▸ **EXTRAIT ÉTUDIÉ**
2016 est une année prolifique pour le groupe qui nous propose non seulement son premier album, mais aussi une participation au split tribute à la regrettée maison de disque de dark ambient Cold Meat Industry, aux côtés de Vassafor, Sinistrous Diabolus, Antediluvian, Grave Upheaval et Temple Nightside, presque tous issus de la scène australienne et néo zélandaise, très prolifique niveau death/black atmosphérique.

"Entropy" revient aux fondamentaux d'un Black Metal émotionnel, au développement lent et épuré. Débutant sur une ballade avec 'Ends' (titre paradoxal et antipathique pour une entrée en matière), au riff puissant et hypnotique, où la basse est assez forte et mélodieuse (ce qui donne une profondeur non négligeable à la composition), Spire nous invite dès les premiers instants à entrer dans une atmosphère malade et chaotique. Le travail sur les voix est quand à lui très spécifique: les chants ne sont pas mis en avant de manière agressive, mais bel et bien fondus dans la musique, faisant corps avec les autres instruments. Les voix forment comme un ensemble de lamentations sourdes allant et venant, avec une impression générale de plongée dans un abysse compact et sombre. La production vient éclaircir le tout, pour aider au discernement, car elle est plus maîtrisée et nette que sur les précédents ep. L'album est riche en contrastes, tour à tour lourd et plus fluide, saturé et clair. Ainsi, quand les morceaux '(Remake)' et 'Void' nous apportent une énergie vindicative et agressive avec des riffs mid tempo développés, rehaussés par des chants plus en avant que sur d'autres compositions, les deux derniers morceaux '(Unmake)' (totalement instrumental) et 'Entropy', viennent calmer le rythme, comme pour démontrer un renoncement, un repli sur soi même. L’ascension supposée du protagoniste débouche donc sur une souffrance qui ne prendra finalement pas fin. Pour cela, les guitares enchaînent les notes ascendantes et descendantes dans le dernier morceau, afin de former une ballade chaotique qui répond en miroir au premier morceau. Le chant quant à lui se termine sur de longs râles de souffrance humains, en chant quasi clair, que rien ne vient réussir à éteindre ou apaiser. On est alors presque dans un doom très linéaire et sans espoir. Le groupe ne se formalise pas des étiquettes et franchit avec aisance les différentes frontières de style.

▸ **ÉNONCÉ RÉDIGÉ A**
Traduisez en anglais la phrase suivante de l'extrait sur l'album "Entropy" : « La production vient éclaircir le tout, pour aider au discernement, car elle est plus maîtrisée et nette que sur les précédents ep. »
L'extrait et les enregistrements n'ont aucun lien entre eux.

▸ **JEU D'ENREGISTREMENTS**

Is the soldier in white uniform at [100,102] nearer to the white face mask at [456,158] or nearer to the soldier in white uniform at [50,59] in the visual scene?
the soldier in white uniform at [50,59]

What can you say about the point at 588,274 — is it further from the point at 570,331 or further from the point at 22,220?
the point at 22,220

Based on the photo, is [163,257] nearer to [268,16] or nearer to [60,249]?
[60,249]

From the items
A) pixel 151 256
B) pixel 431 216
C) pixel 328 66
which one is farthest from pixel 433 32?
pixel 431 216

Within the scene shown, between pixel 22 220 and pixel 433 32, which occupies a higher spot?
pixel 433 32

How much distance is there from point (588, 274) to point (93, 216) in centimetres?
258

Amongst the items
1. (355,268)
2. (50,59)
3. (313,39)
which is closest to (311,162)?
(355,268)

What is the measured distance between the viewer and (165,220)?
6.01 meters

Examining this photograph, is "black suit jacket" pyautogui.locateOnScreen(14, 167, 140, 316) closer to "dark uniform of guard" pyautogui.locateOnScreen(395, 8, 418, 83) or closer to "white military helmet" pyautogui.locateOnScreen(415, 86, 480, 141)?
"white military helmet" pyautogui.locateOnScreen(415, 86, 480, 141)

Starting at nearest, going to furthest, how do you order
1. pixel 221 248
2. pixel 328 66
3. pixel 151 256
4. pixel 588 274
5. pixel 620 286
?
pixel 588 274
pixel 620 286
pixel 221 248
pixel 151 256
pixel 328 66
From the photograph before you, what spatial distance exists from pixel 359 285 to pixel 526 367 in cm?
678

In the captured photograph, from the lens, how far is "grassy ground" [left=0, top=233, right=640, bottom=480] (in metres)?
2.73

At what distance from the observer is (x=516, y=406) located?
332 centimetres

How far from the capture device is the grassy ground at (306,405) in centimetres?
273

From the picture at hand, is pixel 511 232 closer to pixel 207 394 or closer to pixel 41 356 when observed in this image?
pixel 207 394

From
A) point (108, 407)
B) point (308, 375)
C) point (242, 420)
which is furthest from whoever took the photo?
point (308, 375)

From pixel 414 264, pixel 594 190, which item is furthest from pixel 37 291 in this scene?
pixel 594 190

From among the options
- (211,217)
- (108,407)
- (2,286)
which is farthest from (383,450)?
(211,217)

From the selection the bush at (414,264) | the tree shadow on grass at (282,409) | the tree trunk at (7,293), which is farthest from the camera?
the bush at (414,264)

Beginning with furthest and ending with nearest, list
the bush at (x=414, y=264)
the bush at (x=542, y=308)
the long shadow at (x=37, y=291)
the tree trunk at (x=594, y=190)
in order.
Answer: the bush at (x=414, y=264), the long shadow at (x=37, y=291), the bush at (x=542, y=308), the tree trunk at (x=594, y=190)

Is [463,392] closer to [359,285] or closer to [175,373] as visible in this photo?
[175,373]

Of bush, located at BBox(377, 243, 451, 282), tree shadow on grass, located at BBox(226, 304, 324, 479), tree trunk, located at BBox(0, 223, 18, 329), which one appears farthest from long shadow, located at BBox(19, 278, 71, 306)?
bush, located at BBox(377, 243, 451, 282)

▸ **ÉNONCÉ RÉDIGÉ B**
Relevez chaque ligne des enregistrements où figure la chaîne "centimetres".

▸ **RÉPONSE À L'EXERCICE A**
The production comes to clarify the whole, to aid discernment, because it is more controlled and cleaner than on the previous EPs.

▸ **RÉPONSE À L'EXERCICE B**
How much distance is there from point (588, 274) to point (93, 216) in centimetres?
332 centimetres
How far from the capture device is the grassy ground at (306,405) in centimetres?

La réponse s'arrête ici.